Jörg Kukies, Germany’s caretaker finance minister, said he remained sceptical about raising debt together, if it was to just hand money to “countries to do their own thing nationally”.

But spending on defence could be an exception, he indicated. “What Germany is very open to, and what we have supported explicitly, is whenever there are true European projects in the defence area to also think about common financing,” he said.

If there’s an argument to do things collectively, it is now

—  Thijs Reuten, Dutch MEP

The Dutch government remains set against common borrowing. It believes taking on a lot of debt would weaken European economies. “The Netherlands is not in favour of Eurobonds, of more common debt ... because it’s not a solution in the long term,” finance minister Eelco Heinen said.

But Thijs Reuten, an MEP from the Dutch Labour Party, said he was disappointed the right-wing government was digging its heels in.
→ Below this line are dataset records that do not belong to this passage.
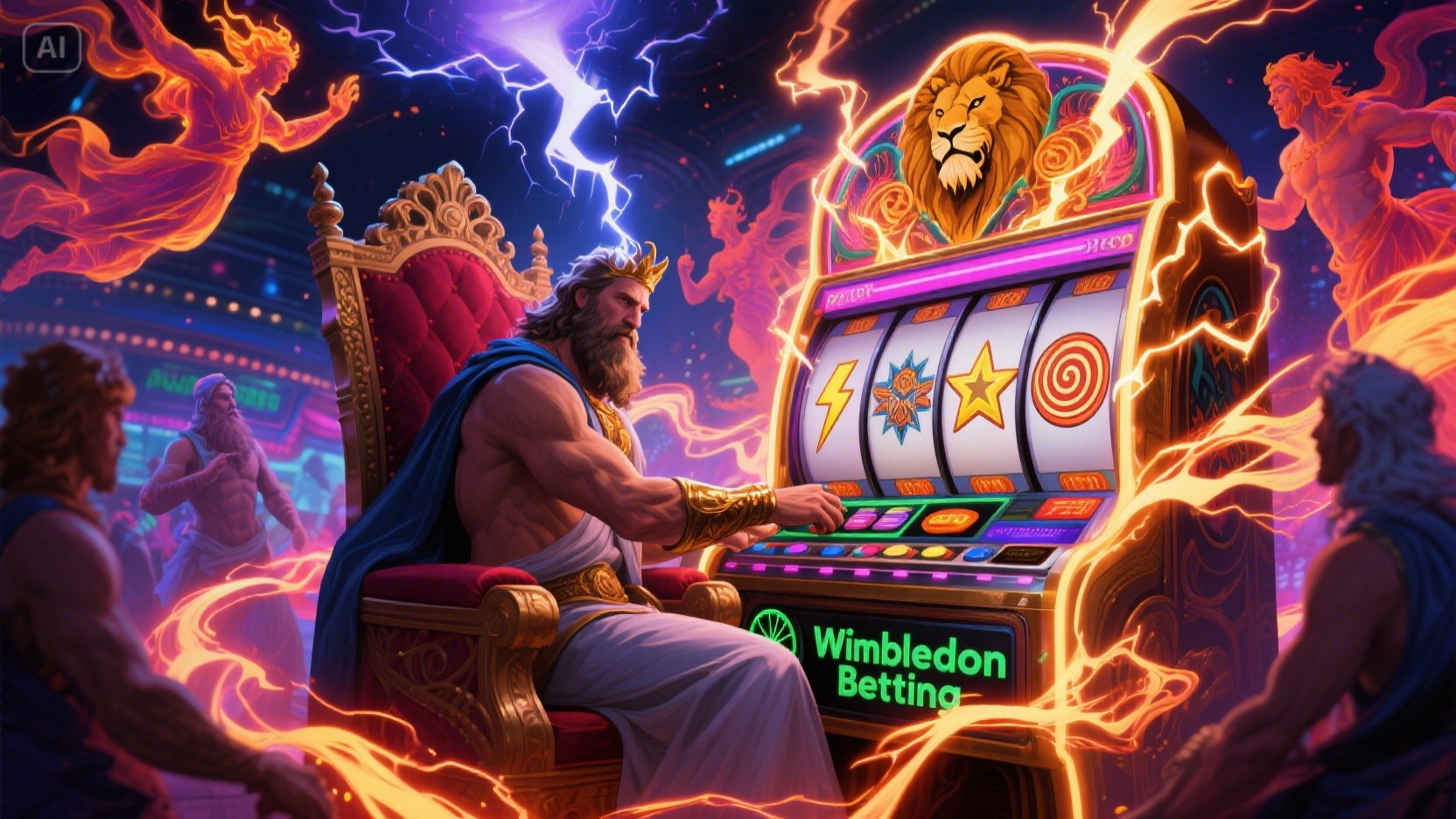 Wimbledon Betting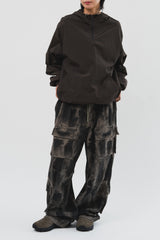 Mommy Hoodie Anorak (2color)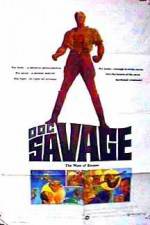 Watch Doc Savage The Man of Bronze Solarmovie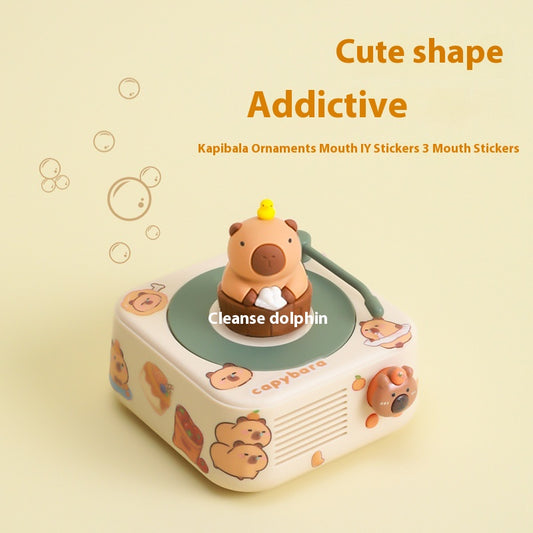 Gift Capybara Bluetooth Speaker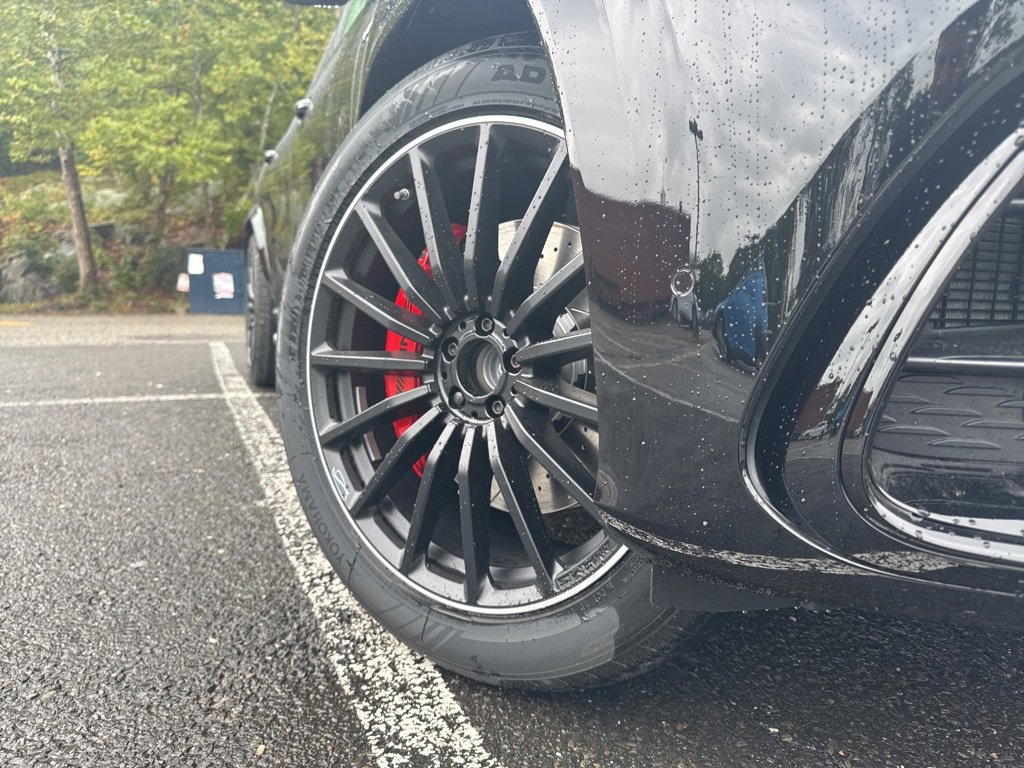 New 2026 Mercedes-Benz GLS 63 AMG 4MATIC image 17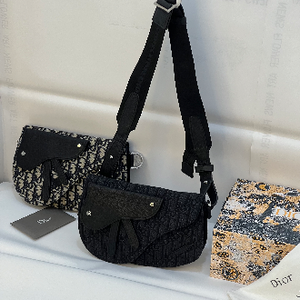 شنطة ديور سادل Christian Dior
Making sure Europe was able to defend itself was much more existential than buffering states from the economic fallout of the Covid-19 pandemic, he said. “If there’s an argument to do things collectively, it is now.” Opponents of common borrowing needed to get over their concerns, given the urgency of the moment, Mr Reuten said.

Ireland has been uneasy about joint EU borrowing in the past. However, the Government has suggested it would not stand in the way of everyone else finding ways to boost defence spending.

As the number of capitals opposed to the idea gets smaller, the Dutch and any other remaining holdouts will face a lot of pressure to come around.